- WORK TO COMPLETE: Reproduce the material verbatim from its first line through the line containing "7L268 11H279V9H284L286 6L289", including both ends, and omit the pictures from your reproduction.
>> start DATA FOR THIS TASK
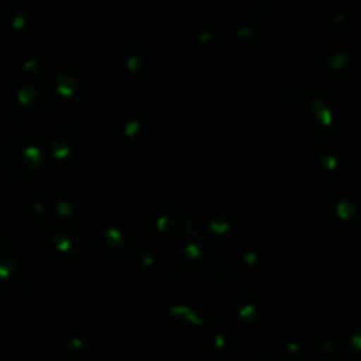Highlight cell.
<instances>
[{"instance_id": "1", "label": "cell", "mask_w": 361, "mask_h": 361, "mask_svg": "<svg viewBox=\"0 0 361 361\" xmlns=\"http://www.w3.org/2000/svg\"><path fill=\"white\" fill-rule=\"evenodd\" d=\"M259 7L268 11H279V9H284L286 6L289 4V0H254Z\"/></svg>"}, {"instance_id": "2", "label": "cell", "mask_w": 361, "mask_h": 361, "mask_svg": "<svg viewBox=\"0 0 361 361\" xmlns=\"http://www.w3.org/2000/svg\"><path fill=\"white\" fill-rule=\"evenodd\" d=\"M317 2L324 4V6H334V4H338L341 0H317Z\"/></svg>"}]
</instances>
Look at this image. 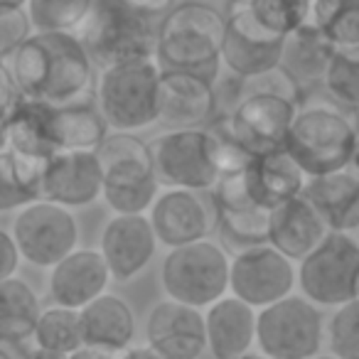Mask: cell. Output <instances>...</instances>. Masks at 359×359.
Listing matches in <instances>:
<instances>
[{"mask_svg":"<svg viewBox=\"0 0 359 359\" xmlns=\"http://www.w3.org/2000/svg\"><path fill=\"white\" fill-rule=\"evenodd\" d=\"M3 65L22 99L50 106L81 104L96 84L94 62L72 32H32Z\"/></svg>","mask_w":359,"mask_h":359,"instance_id":"obj_1","label":"cell"},{"mask_svg":"<svg viewBox=\"0 0 359 359\" xmlns=\"http://www.w3.org/2000/svg\"><path fill=\"white\" fill-rule=\"evenodd\" d=\"M224 13L205 0L175 3L158 22L155 62L160 69L192 72L210 81L222 74Z\"/></svg>","mask_w":359,"mask_h":359,"instance_id":"obj_2","label":"cell"},{"mask_svg":"<svg viewBox=\"0 0 359 359\" xmlns=\"http://www.w3.org/2000/svg\"><path fill=\"white\" fill-rule=\"evenodd\" d=\"M359 128L352 116L337 104H298L283 150L308 177L347 168Z\"/></svg>","mask_w":359,"mask_h":359,"instance_id":"obj_3","label":"cell"},{"mask_svg":"<svg viewBox=\"0 0 359 359\" xmlns=\"http://www.w3.org/2000/svg\"><path fill=\"white\" fill-rule=\"evenodd\" d=\"M96 153L104 168L101 200L106 207L114 215H148L163 190L155 177L148 143L135 133L109 130Z\"/></svg>","mask_w":359,"mask_h":359,"instance_id":"obj_4","label":"cell"},{"mask_svg":"<svg viewBox=\"0 0 359 359\" xmlns=\"http://www.w3.org/2000/svg\"><path fill=\"white\" fill-rule=\"evenodd\" d=\"M148 148L160 187L210 192L224 170V150L215 126L165 130Z\"/></svg>","mask_w":359,"mask_h":359,"instance_id":"obj_5","label":"cell"},{"mask_svg":"<svg viewBox=\"0 0 359 359\" xmlns=\"http://www.w3.org/2000/svg\"><path fill=\"white\" fill-rule=\"evenodd\" d=\"M160 65L155 60L126 62L99 69L94 84L96 109L109 130L138 133L158 123Z\"/></svg>","mask_w":359,"mask_h":359,"instance_id":"obj_6","label":"cell"},{"mask_svg":"<svg viewBox=\"0 0 359 359\" xmlns=\"http://www.w3.org/2000/svg\"><path fill=\"white\" fill-rule=\"evenodd\" d=\"M76 37L81 40L96 69H106L126 62L155 60L158 25L153 18L109 0V3H96Z\"/></svg>","mask_w":359,"mask_h":359,"instance_id":"obj_7","label":"cell"},{"mask_svg":"<svg viewBox=\"0 0 359 359\" xmlns=\"http://www.w3.org/2000/svg\"><path fill=\"white\" fill-rule=\"evenodd\" d=\"M229 261L224 246L212 239L168 249L160 266V285L175 303L205 310L229 293Z\"/></svg>","mask_w":359,"mask_h":359,"instance_id":"obj_8","label":"cell"},{"mask_svg":"<svg viewBox=\"0 0 359 359\" xmlns=\"http://www.w3.org/2000/svg\"><path fill=\"white\" fill-rule=\"evenodd\" d=\"M295 285L318 308H339L359 298V239L330 231L295 266Z\"/></svg>","mask_w":359,"mask_h":359,"instance_id":"obj_9","label":"cell"},{"mask_svg":"<svg viewBox=\"0 0 359 359\" xmlns=\"http://www.w3.org/2000/svg\"><path fill=\"white\" fill-rule=\"evenodd\" d=\"M325 339V323L318 305L303 295L256 310V344L269 359H313Z\"/></svg>","mask_w":359,"mask_h":359,"instance_id":"obj_10","label":"cell"},{"mask_svg":"<svg viewBox=\"0 0 359 359\" xmlns=\"http://www.w3.org/2000/svg\"><path fill=\"white\" fill-rule=\"evenodd\" d=\"M11 236L20 259L37 269H52L79 249V222L67 207L35 200L18 210Z\"/></svg>","mask_w":359,"mask_h":359,"instance_id":"obj_11","label":"cell"},{"mask_svg":"<svg viewBox=\"0 0 359 359\" xmlns=\"http://www.w3.org/2000/svg\"><path fill=\"white\" fill-rule=\"evenodd\" d=\"M295 290V264L271 244L239 249L229 261V293L254 310L269 308Z\"/></svg>","mask_w":359,"mask_h":359,"instance_id":"obj_12","label":"cell"},{"mask_svg":"<svg viewBox=\"0 0 359 359\" xmlns=\"http://www.w3.org/2000/svg\"><path fill=\"white\" fill-rule=\"evenodd\" d=\"M298 104L276 94H244L222 118L224 130L249 155L283 150Z\"/></svg>","mask_w":359,"mask_h":359,"instance_id":"obj_13","label":"cell"},{"mask_svg":"<svg viewBox=\"0 0 359 359\" xmlns=\"http://www.w3.org/2000/svg\"><path fill=\"white\" fill-rule=\"evenodd\" d=\"M148 222L155 231L158 244L168 249L195 244L210 239L215 231V207L205 192L163 187L148 210Z\"/></svg>","mask_w":359,"mask_h":359,"instance_id":"obj_14","label":"cell"},{"mask_svg":"<svg viewBox=\"0 0 359 359\" xmlns=\"http://www.w3.org/2000/svg\"><path fill=\"white\" fill-rule=\"evenodd\" d=\"M104 168L96 150H62L42 163L40 200L81 210L101 200Z\"/></svg>","mask_w":359,"mask_h":359,"instance_id":"obj_15","label":"cell"},{"mask_svg":"<svg viewBox=\"0 0 359 359\" xmlns=\"http://www.w3.org/2000/svg\"><path fill=\"white\" fill-rule=\"evenodd\" d=\"M246 163L241 168L224 170L217 185L210 190L217 226L224 231L226 239L239 244V249L266 244V229H269V210H264L246 187Z\"/></svg>","mask_w":359,"mask_h":359,"instance_id":"obj_16","label":"cell"},{"mask_svg":"<svg viewBox=\"0 0 359 359\" xmlns=\"http://www.w3.org/2000/svg\"><path fill=\"white\" fill-rule=\"evenodd\" d=\"M217 116L215 81L192 72L163 69L158 86V123L165 130L205 128Z\"/></svg>","mask_w":359,"mask_h":359,"instance_id":"obj_17","label":"cell"},{"mask_svg":"<svg viewBox=\"0 0 359 359\" xmlns=\"http://www.w3.org/2000/svg\"><path fill=\"white\" fill-rule=\"evenodd\" d=\"M145 339L160 359H200L207 349L205 313L190 305L163 300L148 313Z\"/></svg>","mask_w":359,"mask_h":359,"instance_id":"obj_18","label":"cell"},{"mask_svg":"<svg viewBox=\"0 0 359 359\" xmlns=\"http://www.w3.org/2000/svg\"><path fill=\"white\" fill-rule=\"evenodd\" d=\"M99 251L109 266L111 280L128 283L140 276L158 251L148 215H114L101 231Z\"/></svg>","mask_w":359,"mask_h":359,"instance_id":"obj_19","label":"cell"},{"mask_svg":"<svg viewBox=\"0 0 359 359\" xmlns=\"http://www.w3.org/2000/svg\"><path fill=\"white\" fill-rule=\"evenodd\" d=\"M111 273L99 249H74L50 269V298L55 305L81 310L109 293Z\"/></svg>","mask_w":359,"mask_h":359,"instance_id":"obj_20","label":"cell"},{"mask_svg":"<svg viewBox=\"0 0 359 359\" xmlns=\"http://www.w3.org/2000/svg\"><path fill=\"white\" fill-rule=\"evenodd\" d=\"M330 229L325 226L323 217L315 212V207L303 195L283 202L269 212V229H266V244L300 264L325 236Z\"/></svg>","mask_w":359,"mask_h":359,"instance_id":"obj_21","label":"cell"},{"mask_svg":"<svg viewBox=\"0 0 359 359\" xmlns=\"http://www.w3.org/2000/svg\"><path fill=\"white\" fill-rule=\"evenodd\" d=\"M303 197L323 217L325 226L339 234L359 231V177L349 168L308 177Z\"/></svg>","mask_w":359,"mask_h":359,"instance_id":"obj_22","label":"cell"},{"mask_svg":"<svg viewBox=\"0 0 359 359\" xmlns=\"http://www.w3.org/2000/svg\"><path fill=\"white\" fill-rule=\"evenodd\" d=\"M207 349L215 359H239L256 344V310L224 295L205 313Z\"/></svg>","mask_w":359,"mask_h":359,"instance_id":"obj_23","label":"cell"},{"mask_svg":"<svg viewBox=\"0 0 359 359\" xmlns=\"http://www.w3.org/2000/svg\"><path fill=\"white\" fill-rule=\"evenodd\" d=\"M79 330L84 347L123 354L135 337V315L123 298L104 293L79 310Z\"/></svg>","mask_w":359,"mask_h":359,"instance_id":"obj_24","label":"cell"},{"mask_svg":"<svg viewBox=\"0 0 359 359\" xmlns=\"http://www.w3.org/2000/svg\"><path fill=\"white\" fill-rule=\"evenodd\" d=\"M244 175L251 197L269 212L283 202L293 200V197H300L305 190V182H308V175L300 170V165L285 150L251 155Z\"/></svg>","mask_w":359,"mask_h":359,"instance_id":"obj_25","label":"cell"},{"mask_svg":"<svg viewBox=\"0 0 359 359\" xmlns=\"http://www.w3.org/2000/svg\"><path fill=\"white\" fill-rule=\"evenodd\" d=\"M224 42H222V69L239 79H251L280 67L283 42L271 40L246 27L236 18L224 15Z\"/></svg>","mask_w":359,"mask_h":359,"instance_id":"obj_26","label":"cell"},{"mask_svg":"<svg viewBox=\"0 0 359 359\" xmlns=\"http://www.w3.org/2000/svg\"><path fill=\"white\" fill-rule=\"evenodd\" d=\"M313 0H226L224 15L246 27L283 42L298 27L310 25Z\"/></svg>","mask_w":359,"mask_h":359,"instance_id":"obj_27","label":"cell"},{"mask_svg":"<svg viewBox=\"0 0 359 359\" xmlns=\"http://www.w3.org/2000/svg\"><path fill=\"white\" fill-rule=\"evenodd\" d=\"M8 150L35 163H47L57 155L55 133H52V106L42 101L20 99L6 123Z\"/></svg>","mask_w":359,"mask_h":359,"instance_id":"obj_28","label":"cell"},{"mask_svg":"<svg viewBox=\"0 0 359 359\" xmlns=\"http://www.w3.org/2000/svg\"><path fill=\"white\" fill-rule=\"evenodd\" d=\"M42 305L30 283L13 276L0 280V344H20L32 337Z\"/></svg>","mask_w":359,"mask_h":359,"instance_id":"obj_29","label":"cell"},{"mask_svg":"<svg viewBox=\"0 0 359 359\" xmlns=\"http://www.w3.org/2000/svg\"><path fill=\"white\" fill-rule=\"evenodd\" d=\"M330 57L332 45L313 25H303L285 37L280 67L298 81L300 89H305L310 84H323Z\"/></svg>","mask_w":359,"mask_h":359,"instance_id":"obj_30","label":"cell"},{"mask_svg":"<svg viewBox=\"0 0 359 359\" xmlns=\"http://www.w3.org/2000/svg\"><path fill=\"white\" fill-rule=\"evenodd\" d=\"M52 133L57 150H99L109 135L104 116L94 104L81 101L69 106H52Z\"/></svg>","mask_w":359,"mask_h":359,"instance_id":"obj_31","label":"cell"},{"mask_svg":"<svg viewBox=\"0 0 359 359\" xmlns=\"http://www.w3.org/2000/svg\"><path fill=\"white\" fill-rule=\"evenodd\" d=\"M42 163L0 150V212H18L40 200Z\"/></svg>","mask_w":359,"mask_h":359,"instance_id":"obj_32","label":"cell"},{"mask_svg":"<svg viewBox=\"0 0 359 359\" xmlns=\"http://www.w3.org/2000/svg\"><path fill=\"white\" fill-rule=\"evenodd\" d=\"M310 25L332 45H359V0H313Z\"/></svg>","mask_w":359,"mask_h":359,"instance_id":"obj_33","label":"cell"},{"mask_svg":"<svg viewBox=\"0 0 359 359\" xmlns=\"http://www.w3.org/2000/svg\"><path fill=\"white\" fill-rule=\"evenodd\" d=\"M96 0H27L32 32H76L94 11Z\"/></svg>","mask_w":359,"mask_h":359,"instance_id":"obj_34","label":"cell"},{"mask_svg":"<svg viewBox=\"0 0 359 359\" xmlns=\"http://www.w3.org/2000/svg\"><path fill=\"white\" fill-rule=\"evenodd\" d=\"M32 337L37 342V349L69 357L72 352L84 347L79 330V310L62 308V305H52V308L42 310Z\"/></svg>","mask_w":359,"mask_h":359,"instance_id":"obj_35","label":"cell"},{"mask_svg":"<svg viewBox=\"0 0 359 359\" xmlns=\"http://www.w3.org/2000/svg\"><path fill=\"white\" fill-rule=\"evenodd\" d=\"M323 86L337 106L359 109V45L332 50Z\"/></svg>","mask_w":359,"mask_h":359,"instance_id":"obj_36","label":"cell"},{"mask_svg":"<svg viewBox=\"0 0 359 359\" xmlns=\"http://www.w3.org/2000/svg\"><path fill=\"white\" fill-rule=\"evenodd\" d=\"M325 334L334 359H359V298L334 308Z\"/></svg>","mask_w":359,"mask_h":359,"instance_id":"obj_37","label":"cell"},{"mask_svg":"<svg viewBox=\"0 0 359 359\" xmlns=\"http://www.w3.org/2000/svg\"><path fill=\"white\" fill-rule=\"evenodd\" d=\"M244 94H276L283 96V99L300 104V96L303 89L300 84L283 69V67H276L271 72H264L259 76H251V79H241V96Z\"/></svg>","mask_w":359,"mask_h":359,"instance_id":"obj_38","label":"cell"},{"mask_svg":"<svg viewBox=\"0 0 359 359\" xmlns=\"http://www.w3.org/2000/svg\"><path fill=\"white\" fill-rule=\"evenodd\" d=\"M32 35L30 18L22 11H0V60L15 52Z\"/></svg>","mask_w":359,"mask_h":359,"instance_id":"obj_39","label":"cell"},{"mask_svg":"<svg viewBox=\"0 0 359 359\" xmlns=\"http://www.w3.org/2000/svg\"><path fill=\"white\" fill-rule=\"evenodd\" d=\"M20 99L22 96L18 94L6 65L0 60V123H8V118H11V114L15 111V106L20 104Z\"/></svg>","mask_w":359,"mask_h":359,"instance_id":"obj_40","label":"cell"},{"mask_svg":"<svg viewBox=\"0 0 359 359\" xmlns=\"http://www.w3.org/2000/svg\"><path fill=\"white\" fill-rule=\"evenodd\" d=\"M18 266H20V254L15 241L8 231L0 229V280L13 278L18 273Z\"/></svg>","mask_w":359,"mask_h":359,"instance_id":"obj_41","label":"cell"},{"mask_svg":"<svg viewBox=\"0 0 359 359\" xmlns=\"http://www.w3.org/2000/svg\"><path fill=\"white\" fill-rule=\"evenodd\" d=\"M114 3H118V6L140 13V15H148V18L165 15V13L175 6V0H114Z\"/></svg>","mask_w":359,"mask_h":359,"instance_id":"obj_42","label":"cell"},{"mask_svg":"<svg viewBox=\"0 0 359 359\" xmlns=\"http://www.w3.org/2000/svg\"><path fill=\"white\" fill-rule=\"evenodd\" d=\"M67 359H118L116 354L104 352V349H94V347H79L76 352H72Z\"/></svg>","mask_w":359,"mask_h":359,"instance_id":"obj_43","label":"cell"},{"mask_svg":"<svg viewBox=\"0 0 359 359\" xmlns=\"http://www.w3.org/2000/svg\"><path fill=\"white\" fill-rule=\"evenodd\" d=\"M118 359H160L150 347H128Z\"/></svg>","mask_w":359,"mask_h":359,"instance_id":"obj_44","label":"cell"},{"mask_svg":"<svg viewBox=\"0 0 359 359\" xmlns=\"http://www.w3.org/2000/svg\"><path fill=\"white\" fill-rule=\"evenodd\" d=\"M27 0H0V11H22Z\"/></svg>","mask_w":359,"mask_h":359,"instance_id":"obj_45","label":"cell"},{"mask_svg":"<svg viewBox=\"0 0 359 359\" xmlns=\"http://www.w3.org/2000/svg\"><path fill=\"white\" fill-rule=\"evenodd\" d=\"M349 170L359 177V135H357V143H354V150H352V158H349Z\"/></svg>","mask_w":359,"mask_h":359,"instance_id":"obj_46","label":"cell"},{"mask_svg":"<svg viewBox=\"0 0 359 359\" xmlns=\"http://www.w3.org/2000/svg\"><path fill=\"white\" fill-rule=\"evenodd\" d=\"M27 359H67L62 354H52V352H45V349H35Z\"/></svg>","mask_w":359,"mask_h":359,"instance_id":"obj_47","label":"cell"},{"mask_svg":"<svg viewBox=\"0 0 359 359\" xmlns=\"http://www.w3.org/2000/svg\"><path fill=\"white\" fill-rule=\"evenodd\" d=\"M8 148V138H6V123H0V150Z\"/></svg>","mask_w":359,"mask_h":359,"instance_id":"obj_48","label":"cell"},{"mask_svg":"<svg viewBox=\"0 0 359 359\" xmlns=\"http://www.w3.org/2000/svg\"><path fill=\"white\" fill-rule=\"evenodd\" d=\"M0 359H15V354H13L6 344H0Z\"/></svg>","mask_w":359,"mask_h":359,"instance_id":"obj_49","label":"cell"},{"mask_svg":"<svg viewBox=\"0 0 359 359\" xmlns=\"http://www.w3.org/2000/svg\"><path fill=\"white\" fill-rule=\"evenodd\" d=\"M239 359H269V357H264V354H254V352H249V354H244V357H239Z\"/></svg>","mask_w":359,"mask_h":359,"instance_id":"obj_50","label":"cell"},{"mask_svg":"<svg viewBox=\"0 0 359 359\" xmlns=\"http://www.w3.org/2000/svg\"><path fill=\"white\" fill-rule=\"evenodd\" d=\"M313 359H334V357H332V354H330V357H320V354H318V357H313Z\"/></svg>","mask_w":359,"mask_h":359,"instance_id":"obj_51","label":"cell"}]
</instances>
>> end DATA FOR THIS TASK
- RESULT BELOW:
Highlight cell.
<instances>
[{"instance_id": "1", "label": "cell", "mask_w": 361, "mask_h": 361, "mask_svg": "<svg viewBox=\"0 0 361 361\" xmlns=\"http://www.w3.org/2000/svg\"><path fill=\"white\" fill-rule=\"evenodd\" d=\"M259 7L268 11H279V9H284L286 6L289 4V0H254Z\"/></svg>"}, {"instance_id": "2", "label": "cell", "mask_w": 361, "mask_h": 361, "mask_svg": "<svg viewBox=\"0 0 361 361\" xmlns=\"http://www.w3.org/2000/svg\"><path fill=\"white\" fill-rule=\"evenodd\" d=\"M317 2L324 4V6H334V4H338L341 0H317Z\"/></svg>"}]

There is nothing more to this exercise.